Mar 5, 2013 2:16 AM in response to wkoffel

After updating to 10.8.2, my Mac Pro (5,1) would not wake from sleep and I had to do a hard restart to power it up again. Based on this discussion thread and others, here's what I did so far that seems to have fixed the problem.


1. Reset SMC

2. Reset PRAM

3. Reinstalled OS 10.8.2 using recovery drive (not a clean install)

4. Deleted everything in my Users > Login Items except for Dropbox and Evernote

5. Deleted this preference: /Library/Preferences/SystemConfiguration/com.apple.PowerManagement.plist

6. Deleted this file:

/var/vm/sleepimage


The combination of all these things including the last step seemed to fix the issue at least for now. I'll post again if the problem comes back.

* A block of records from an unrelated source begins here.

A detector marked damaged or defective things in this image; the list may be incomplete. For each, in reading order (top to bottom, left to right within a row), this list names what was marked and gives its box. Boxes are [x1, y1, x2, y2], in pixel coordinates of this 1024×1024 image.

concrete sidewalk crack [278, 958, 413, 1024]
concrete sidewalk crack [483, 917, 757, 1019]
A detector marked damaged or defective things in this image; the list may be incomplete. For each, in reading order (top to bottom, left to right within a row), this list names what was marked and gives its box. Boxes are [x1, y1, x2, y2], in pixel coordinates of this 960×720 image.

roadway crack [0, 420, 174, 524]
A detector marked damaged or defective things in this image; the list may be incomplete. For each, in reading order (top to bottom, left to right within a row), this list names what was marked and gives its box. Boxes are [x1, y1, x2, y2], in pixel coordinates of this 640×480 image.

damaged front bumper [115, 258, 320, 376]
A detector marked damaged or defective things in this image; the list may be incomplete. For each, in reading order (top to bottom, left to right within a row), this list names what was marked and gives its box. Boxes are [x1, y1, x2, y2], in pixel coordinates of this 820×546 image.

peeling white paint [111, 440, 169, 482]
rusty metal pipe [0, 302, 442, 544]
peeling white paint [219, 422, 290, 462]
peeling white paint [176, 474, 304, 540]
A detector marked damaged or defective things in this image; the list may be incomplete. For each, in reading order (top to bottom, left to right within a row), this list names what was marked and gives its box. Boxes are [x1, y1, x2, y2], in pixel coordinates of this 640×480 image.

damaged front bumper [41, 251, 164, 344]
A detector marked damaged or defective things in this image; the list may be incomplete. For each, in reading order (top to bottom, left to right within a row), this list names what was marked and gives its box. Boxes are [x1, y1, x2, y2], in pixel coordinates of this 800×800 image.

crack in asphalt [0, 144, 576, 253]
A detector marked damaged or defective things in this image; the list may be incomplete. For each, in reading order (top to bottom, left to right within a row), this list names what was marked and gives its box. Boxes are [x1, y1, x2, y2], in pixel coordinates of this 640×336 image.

Jun 10, 2013 6:28 AM in response to wkoffel

So... an interesting thing happened the other day. Apple called me at home to collect information on the issue. So it seems they are aware of the issue, and trying to address it, but considering that 10.8.4 just came out the other day, and they are still trying to resolve it, it would suspect this may be ongoing for some time.


I gotta say, I'm impressed by their due dillegence.


If I ever get to a point where I have the time and can risk doing a fresh install by manually transferring my files and re-installing everything; that seems to be the only way to permanently resolve the issue.


Despite the fact that I am impresed Apple is contacting their customers over this, I doubt that I will ever purchase an OS X upgrade ever again on a new Apple computer. The new features are not worth the hassle. Apple should be concerned over this. I consider myself an early adopter, willing to risk buggy upgrades for new shiny features, but I can safely say that it has been more of a pain than gain.


The only workaround that worked for me was installing the app "SmartSleep" from the developers website (not the App Store version).